For too long it's simply been women taking care of other women, and you know women can't take care of other women because we all know women intrinsically hate other women.

I mean, you'd know that first-hand, being the father of three daughters.

It takes a real man to take care of a real woman.

Well, all women.

I'm writing to you as I felt you would be the best person to seek advice from, given you are the Minister for Women's Affairs.

In the past few months I have|experience an irregular period and a painful heavy flow.

Do you recommend I lie on the floor of the shower in the foetal position....gently whimpering for 20 minutes, or taking four painkillers, getting into bed with a hot water bottle and eventually passing out from the pain.

I'm also quite interested to know|your experience with thrush.

I'm often told natural yoghurt is a good remedy, but to be honest.....that just seems messy.

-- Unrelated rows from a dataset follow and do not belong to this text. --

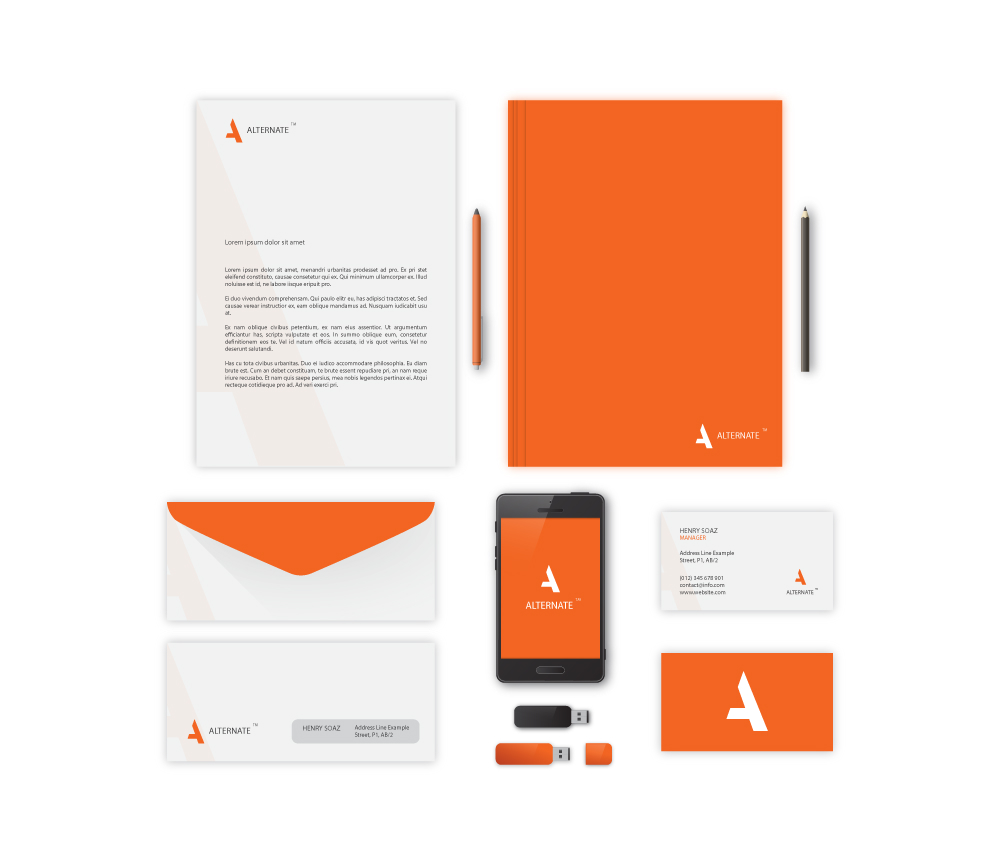 promocionales bogota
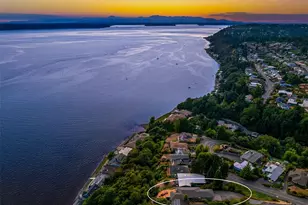 12635 Shorewood Dr SW, Burien, WA 98146 - Photo 1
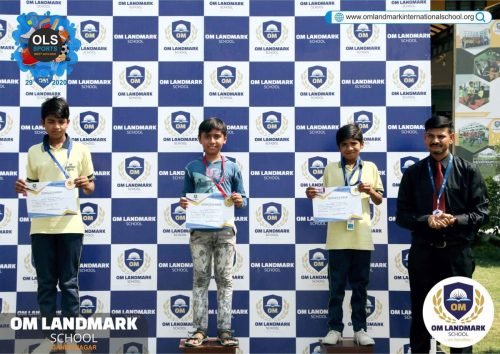 Sports-Meet-English-Medium-2019-20-017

Also, do you find you get a lot of unwanted attention and possible fondling of your private bits because quite clearly you must be asking for it by constantly wearing nothing but a pair of speedos, OK, clearly I am joking.

But I feel it necessary to point this out because, quite clearly, you're a dumb ###t.'

'The only way you can justify being the Minister of Women's Affairs is if there were no women.

And even then, you would have to change the title to the Minister of 'Where are all the Women?'

However, given your current Cabinet, that's probably a justified question.

Yours sincerely, Geraldine.'

 

I got a response.

 

'Dear Geraldine,

thank you for your letter.

It's so nice when a woman such as yourself takes time out from doing the ironing or the cooking.....or whatever household duties you're doing to sit down and put pen to paper.'

I'm very sorry to hear about your women problems.

In regards to your irregular period, I would recommend the first option of lying on the floor of the shower.

The abolishing of the carbon tax means you can lie in the foetal position for a little longer without worrying how much it would cost.

The money that you save means you can buy the good natural yoghurt.

And yes, it can be messy, but you'll know how to clean it up.

I, unfortunately, do not get enough attention.

I wear my speedos in the hope my wife will reach out and touch me rather than look at me with soulless eyes.

I'm a very lonely man that just wants to be loved.

I yearn for physical touch from another human being - even just a handshake - but when I try to do it a fancy way for the camera one hand ends up alone.

Just like my heart.

I get teased because of my big ears.

"Dumbo", they call me - Tony "Dumbo" Abbott.

I wish I did have Dumbo ears so I could fly far, far away.....to a land where I had a palace and I could finally become a knight and eat all the onions I want.